Question

Two solid rubber balls, A and B having masses $200g$ and $400g$ respectively are moving in opposite directions with velocity of A equal to $0.3\,m{s^{ - 1}}$. After collision the two balls come to rest, then the velocity of B is-
A. $0.15\,m{s^{ - 1}}$
B. $1.5\,m{s^{ - 1}}$
C. $ - 0.15\,m{s^{ - 1}}$
D. None of the above

Answer 1

Hint:In order to solve this question, we will apply the law of conservation of momentum and then using this principle and equations we will determine the velocity of ball B before the collision.

Formula used:
The principle of conservation of linear momentum says that Initial momentum of a system is always equal to final momentum of a system. ${P_i} = {P_f}$ where $P = mv$ denotes the momentum of a body defined as the product of mass of the body and the velocity of the body.

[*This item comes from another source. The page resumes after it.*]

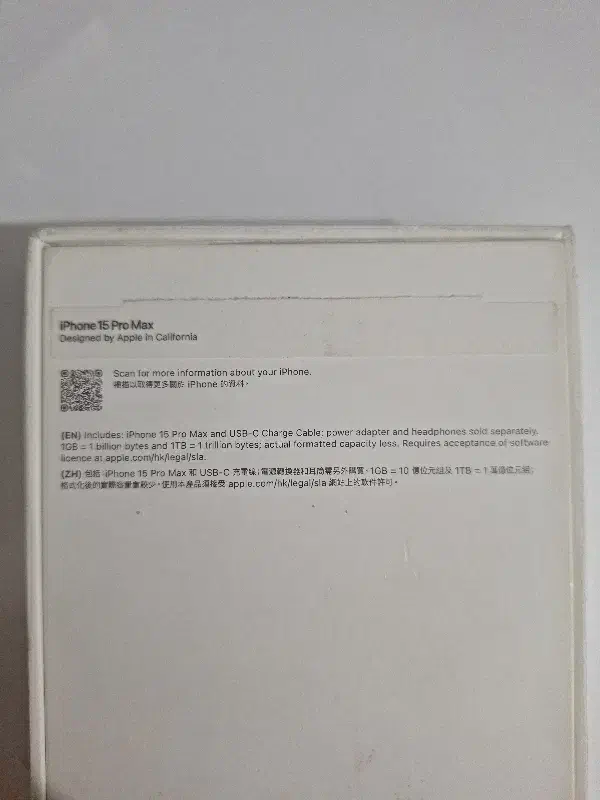 گوشی اپل آیفون 15 پرومکس|موبایل|اصفهان, کوی ولی عصر|دیوار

Complete step by step solution:
According to the question, we have given that mass of body A and B are ${m_A} = 200g = 0.2kg$ and ${m_B} = 400g = 0.4kg$ and initial velocity of body A was ${u_A} = 0.3m{s^{ - 1}}$ and let initial velocity of B was ${u_B}$ so total initial momentum of the system was;
${P_i} = {m_A}{u_A} + {m_B}{u_B} \\
\Rightarrow {P_i} = 0.2(0.3) + 0.4({u_B}) \to (i) \\ $
After collision, both bodies came to rest which means final velocities of both bodies is zero so final momentum will be zero ${P_f} = 0 \to (ii)$ So, using principle of conservation of linear momentum we have,
${P_i} = {P_f}$
So using equations (i) and (ii) we get,
$0.06 + 0.4\,{u_B} = 0 \\
\Rightarrow {u_B} = \dfrac{{ - 0.06}}{{0.4}} \\
\therefore {u_B} = - 0.15\,m{s^{ - 1}} \\ $
Hence, the correct answer is option C.

Note: Other than the law of conservation of linear momentum, the other two most significant conservation laws are the law of conservation of energy, which states that the system's energy is preserved, and the law of conservation of angular momentum in rotational dynamics.